There is also a conditioning factor in the selection of pieces of mythology and classical literature to use them instrumentally to disarticulate a historiographic discourse. We could ask ourselves to what extent one is coherent when one tries to redraw the history of a people or of certain policies, not only by presenting it in a fully colonialist language, but also from a cultural point of view and an extemporaneous gaze that is totally alien and that implicitly seeks to discredit.
The possible contradictions in Kilomba's counter-narrative are not unique among those who serve the process of decolonization in the Western institutions, but neither should we disregard the fact that there is a wide margin for falling into these inconsistencies, since the implicit rereading of history has its origin in the reading that has been made of it. That is to say, at no time does it start from an original point on which to act, but what is attempted is to patch up on what already exists, on what has been said, on the discourses, that is to say, on that historicism that has circumstantially become institutional.
The fact that we find in Opera to a Black Venus could find its meaning in that museographic and institutional decolonization, given that it is precisely circumscribed to a political environment, although flirting with the very constricted margins of any narrative makes it easy to contradict.

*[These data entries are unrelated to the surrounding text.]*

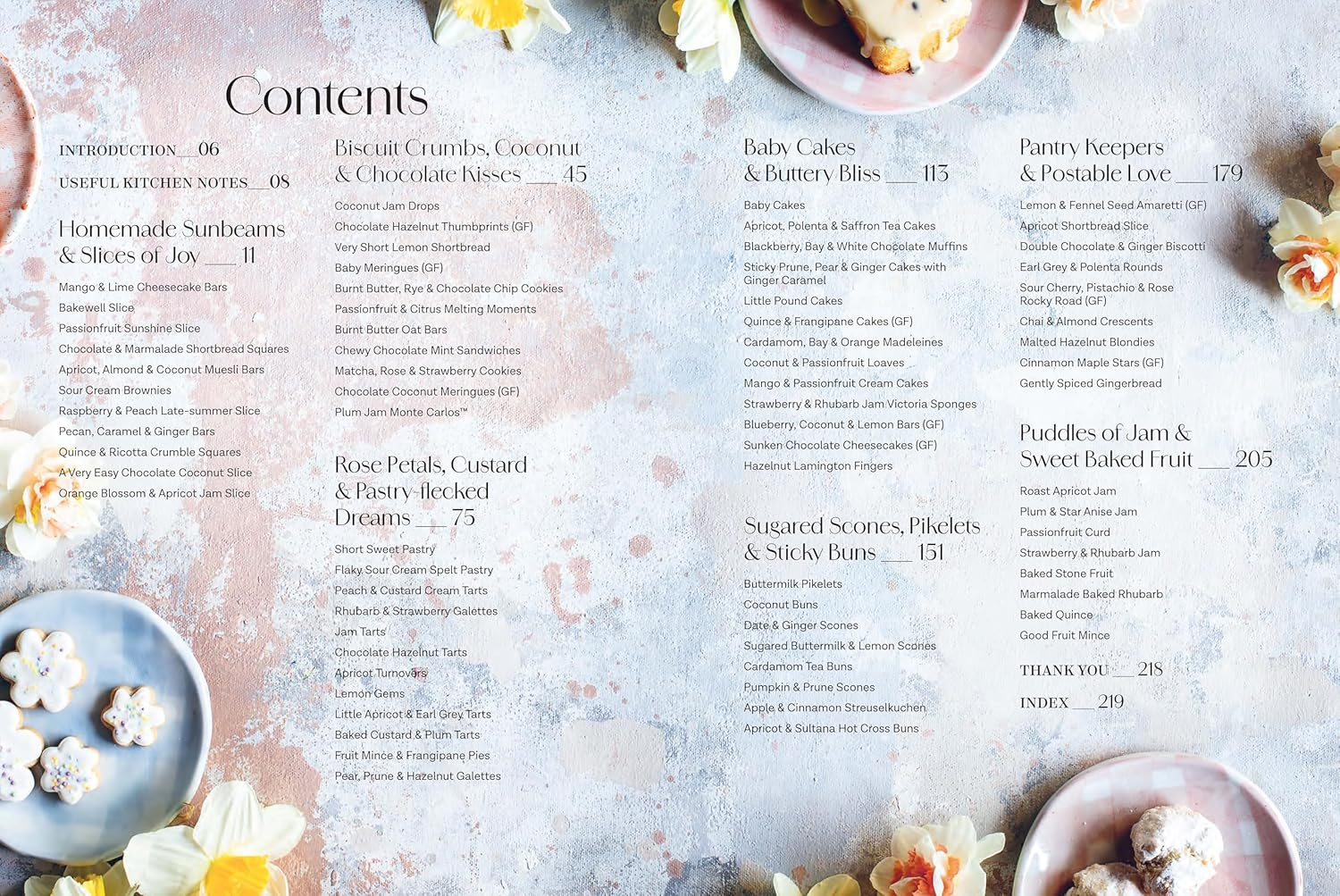 Handfuls of Sunshine: Perfect Bite-Sized Bakes image number 3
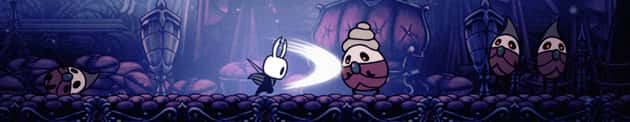 空洞骑士 Hollow Knight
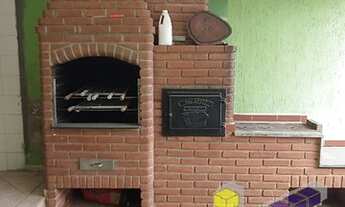 Imagem 7: SAO CAETANO DO SUL - Residential / Sobrado - OSWALDO CRUZ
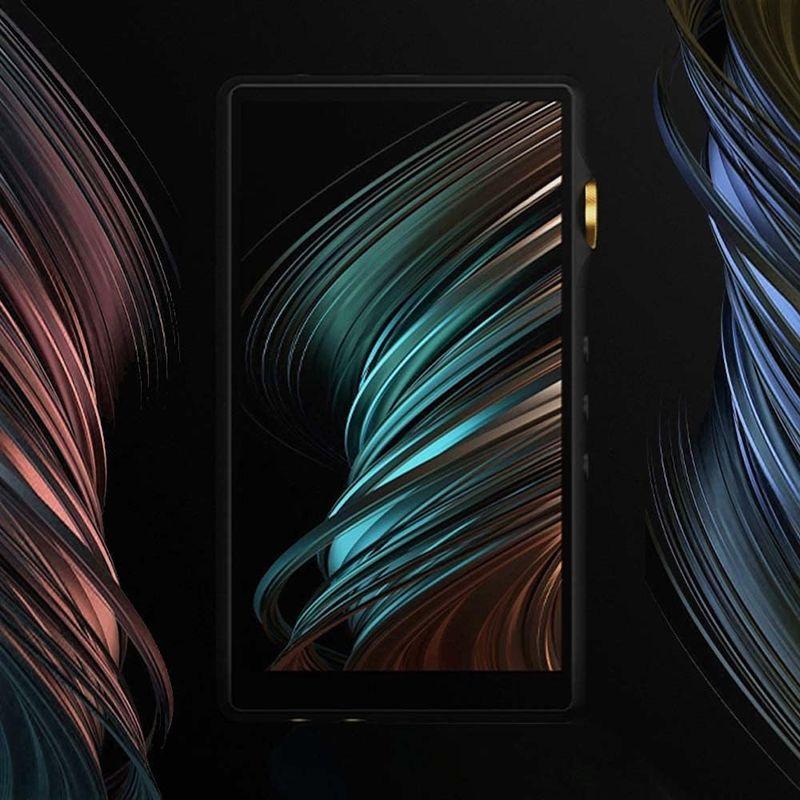 最安値❕ iBasso Audio DX240 アイバッソ Android オーディオプレーヤー DAP アンプ 交換 3.5mm 2.5mm ストリ 【ZYX1380716252】(49839円)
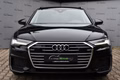Daumennagel 2 - Audi A6 Avant 45 TFSI quattro S-Line sport Standhzg.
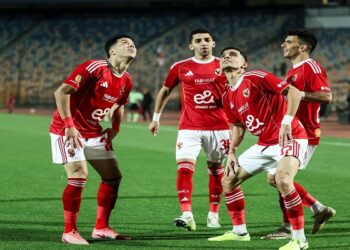 الأهلي يواجه بادالونا الإسباني ودياً قبل لقاء برشلونة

Ultimately, it should serve us to debate whether decolonizing tendencies have to build on what is already constructed or whether, on the contrary, they can have a critical complementary action in which comparative and dialogue can lead us to a much more adequate truth than what is intended by certain antithesis narratives.
Opera to a Black Venus: What would the bottom of the ocean tell us tomorrow if it were emptied of water today? can be seen until March 31 at the Reina Sofia Museum, Santa Isabel, 52, Madrid (Spain).